‘No longer the stuff of science fiction’ – US FDA publishes regenerative med policies

The US FDA has published a series of guidelines to spur development of regenerative medicines while ensuing safety and efficacy of such products.

As part of what the US Food and Drug Administration (FDA) called “a comprehensive policy framework for the development and oversight of regenerative medicine products,” four guidance documents – two draft, two final – were published yesterday.

“We’re at the beginning of a paradigm change in medicine,” FDA commissioner Scott Gottlieb said in a statement. “This is no longer the stuff of science fiction. This is the practical promise of modern applications of regenerative medicine.”

There have been huge advances in cell and gene therapies, along with stem cell-based regenerative therapies over the past few years, and within the past three months the agency has approved two one-time treatments based on a patient's own genetically modified T cells – Novartis’ Kymriah (tisagenlecleucel) and Kite/Gilead’s Yescarta (axicabtagene ciloleucel).

However, such therapies are dynamic and complex, Gottlieb continued. “[They have] presented unique challenges to researchers, health care providers, and the FDA as we seek to provide a clear pathway for those developing new therapies in this promising field, while making sure that the FDA meets its obligation to ensure the safety and efficacy of the medical products that patients rely upon.”

Guidance docs

The first draft guidance sets out requirements for devices used in the recovery, isolation, and delivery of regenerative medicines, while a second draft document gives information to sponsors looking to submit their product through an expedited programmes, and includes advice for getting on the Regenerative Medicine Advanced Therapy (RMAT) designation created by the 21st Century Cures Act.

One final guidance document intends to clarify when cell and tissue-based products removed from and implanted into the same individual are exempt from established regulations, while the second issues guides industry on the FDA’s definitions of “minimal manipulation” and “homologous use.”

Boon for cell and gene makers

The framework was greeted positively by the Alliance for Regenerative Medicine (ARM), a US advocacy group that lobbies on behalf of advanced therapy manufacturers.

Michael Werner, ARM co-founder and senior policy adviser said in a statement sent to Biopharma-Reporter: “These guidances are further evidence of the FDA's commitment to ensuring safe and effective treatments reach patients as quickly possible, while modernising the agency’s regulatory approach to take into account the innovative nature of regenerative medicine products.

He added: “Therapeutic developers now have further clarity on the regulatory process requirements to meet the FDA’s high product approval standards.
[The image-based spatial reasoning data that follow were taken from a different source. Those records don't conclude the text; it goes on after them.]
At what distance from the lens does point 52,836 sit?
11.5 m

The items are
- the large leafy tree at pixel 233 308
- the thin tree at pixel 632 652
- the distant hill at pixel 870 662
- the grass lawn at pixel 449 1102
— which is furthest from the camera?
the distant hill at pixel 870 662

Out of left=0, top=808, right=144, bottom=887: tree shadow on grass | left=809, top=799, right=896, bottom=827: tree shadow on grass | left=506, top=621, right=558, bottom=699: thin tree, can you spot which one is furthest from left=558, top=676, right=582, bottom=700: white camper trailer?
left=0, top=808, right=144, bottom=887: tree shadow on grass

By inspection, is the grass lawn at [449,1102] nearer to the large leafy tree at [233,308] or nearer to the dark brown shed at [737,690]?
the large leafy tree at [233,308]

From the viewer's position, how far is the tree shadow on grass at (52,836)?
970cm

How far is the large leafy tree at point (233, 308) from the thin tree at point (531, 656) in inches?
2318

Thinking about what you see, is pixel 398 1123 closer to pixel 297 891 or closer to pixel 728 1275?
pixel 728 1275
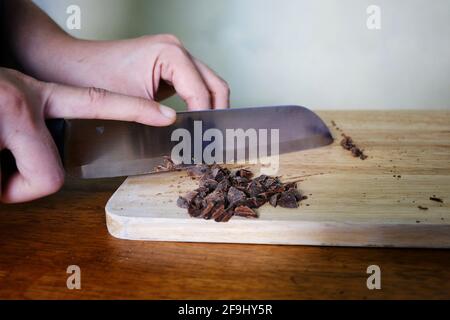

The ongoing implementation of the RMAT designation also is a boon to cell and gene therapy manufacturers, as they can apply to qualify for FDA’s expedited approval pathways, with special attention paid to the uniqueness of these products.”

Safety concerns and rogue clinics

The FDA’s policies came on the same day the Agency sent a consumer warning regarding unapproved and unproven stem cell clinics and treatments.

“The US Food and Drug Administration is concerned that some patients seeking cures and remedies are vulnerable to stem cell treatments that are illegal and potentially harmful,” the warning said.

“The FDA is increasing its oversight and enforcement to protect people from dishonest and unscrupulous stem cell clinics, while continuing to encourage innovation so that the medical industry can properly harness the potential of stem cell products.”

In August, the Agency stepped up its crackdown on “unscrupulous” stem cell firms and clinics warning a Florida-based clinic and seizing vials of a smallpox vaccine in California used to create an unapproved product.